The day before speaking, I’d watched a recording of her in an Oxford Union gay rights debate, a “nerve-wracking” gig in which – as a proud lesbian with children and grandchildren – she argued for the motion that ‘this house would be glad to have gay parents’. Going into the debate (which her side won overwhelmingly) she knew there hadn’t been myriad students of colour at Oxford; that there’s a certain way to carry yourself, yeas and nays, and “a level of antiquated bureaucracy to how Oxford Union operates. At the same time,” she says, “whilst I was there, I couldn’t be happier that LGBT people had a union space where they were talking about so many different issues. So it was a scary-beautiful moment.” Afterwards, attendees approached her, “super happy that I was able to speak to certain issues they felt hadn’t come up yet, or didn’t know how to broach. That was nice. I came away with a sense I’d managed to either influence change or reach out to somebody who needed advice.”

In March the city of Oxford staged its international women’s festival, making the news for no-platforming Professor Selina Todd, who has attracted criticism for her views around trans issues. Speaking more generally, I ask for her stance on no-platforming. She describes the question as very difficult, before wondering if it actually is. It’s up to organisers who they invite to speak, she says, but “if someone’s words are violent towards a community already traumatised by hate and fear, why would you give a voice to a racist or fascist who doesn’t like their being?” She wouldn’t share a platform with Tommy Robinson, for instance, unwilling to “waste time arguing why he should not speak about Muslims, black people, women in derogatory ways. Other people need my energy in different ways.”

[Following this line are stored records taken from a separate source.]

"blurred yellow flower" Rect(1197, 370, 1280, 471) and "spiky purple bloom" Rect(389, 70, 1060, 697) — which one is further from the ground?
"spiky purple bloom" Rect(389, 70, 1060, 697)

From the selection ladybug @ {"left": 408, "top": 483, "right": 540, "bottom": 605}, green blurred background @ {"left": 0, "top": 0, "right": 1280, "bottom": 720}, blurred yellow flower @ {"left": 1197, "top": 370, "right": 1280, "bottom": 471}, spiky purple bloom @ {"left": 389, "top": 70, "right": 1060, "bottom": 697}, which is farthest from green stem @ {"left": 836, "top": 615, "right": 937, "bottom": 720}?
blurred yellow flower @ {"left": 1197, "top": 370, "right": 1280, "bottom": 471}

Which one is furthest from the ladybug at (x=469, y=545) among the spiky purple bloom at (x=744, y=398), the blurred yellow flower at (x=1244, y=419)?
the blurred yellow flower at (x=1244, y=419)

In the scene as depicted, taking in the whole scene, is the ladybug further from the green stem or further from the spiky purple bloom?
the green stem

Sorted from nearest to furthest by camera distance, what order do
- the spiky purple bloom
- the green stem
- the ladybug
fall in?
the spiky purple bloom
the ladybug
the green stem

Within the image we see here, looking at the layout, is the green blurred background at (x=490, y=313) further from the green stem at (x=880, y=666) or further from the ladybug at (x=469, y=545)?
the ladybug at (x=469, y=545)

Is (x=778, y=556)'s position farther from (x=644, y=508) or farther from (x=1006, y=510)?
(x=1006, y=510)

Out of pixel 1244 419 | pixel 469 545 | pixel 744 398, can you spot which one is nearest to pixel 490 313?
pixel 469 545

Currently, she continues, trans people are facing putrid press and “horrendous shit”, so may well not “want to be on a platform with somebody who only wants to talk about toilets and tell them they’re not biologically born a woman and don’t understand sexual health or reproductive rights.” We should keep on discussing the important issues of sexual health and reproductive rights, she says, but she’ll not subscribe to the “bullshit” denoting trans people as wrong and weird. “And anybody around me that does, I can’t subscribe to you. You’re not really for equality, equity, justice and freedom, and can fuck right off.”

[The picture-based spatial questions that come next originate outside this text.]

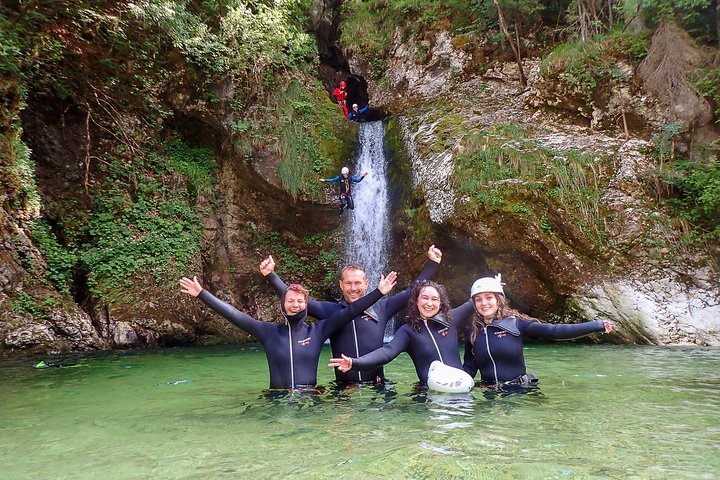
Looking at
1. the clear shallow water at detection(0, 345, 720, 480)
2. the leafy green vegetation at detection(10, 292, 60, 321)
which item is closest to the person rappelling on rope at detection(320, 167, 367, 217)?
the leafy green vegetation at detection(10, 292, 60, 321)

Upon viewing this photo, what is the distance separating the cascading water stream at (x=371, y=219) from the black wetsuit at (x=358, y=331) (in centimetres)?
767

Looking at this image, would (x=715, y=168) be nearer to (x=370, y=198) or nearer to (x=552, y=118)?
(x=552, y=118)

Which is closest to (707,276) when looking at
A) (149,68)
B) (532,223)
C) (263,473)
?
(532,223)

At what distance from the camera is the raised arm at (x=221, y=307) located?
4.18m

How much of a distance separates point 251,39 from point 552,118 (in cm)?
825

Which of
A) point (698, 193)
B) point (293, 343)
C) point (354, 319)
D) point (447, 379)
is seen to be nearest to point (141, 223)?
point (293, 343)

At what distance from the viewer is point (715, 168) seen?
9383mm

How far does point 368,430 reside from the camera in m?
3.10

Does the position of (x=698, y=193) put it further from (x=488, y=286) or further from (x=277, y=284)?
(x=277, y=284)

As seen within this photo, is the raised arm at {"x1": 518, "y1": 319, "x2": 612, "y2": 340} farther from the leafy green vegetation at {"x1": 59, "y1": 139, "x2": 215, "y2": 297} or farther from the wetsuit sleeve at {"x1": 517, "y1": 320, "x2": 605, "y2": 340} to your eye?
the leafy green vegetation at {"x1": 59, "y1": 139, "x2": 215, "y2": 297}

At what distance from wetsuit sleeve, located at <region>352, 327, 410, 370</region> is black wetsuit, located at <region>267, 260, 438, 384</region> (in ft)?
0.96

On that note, I start to wind things down, as she stresses “that now, more than ever, we have really got to think about what solidarity looks like. We’re in this for the long haul. I don’t see coronavirus stopping any time soon. This is not a time to exclude people from online spaces. It’s a time to ensure the spaces you’re creating look at things through an intersectional lens. And if it doesn’t, I don’t know what you’re doing it for.”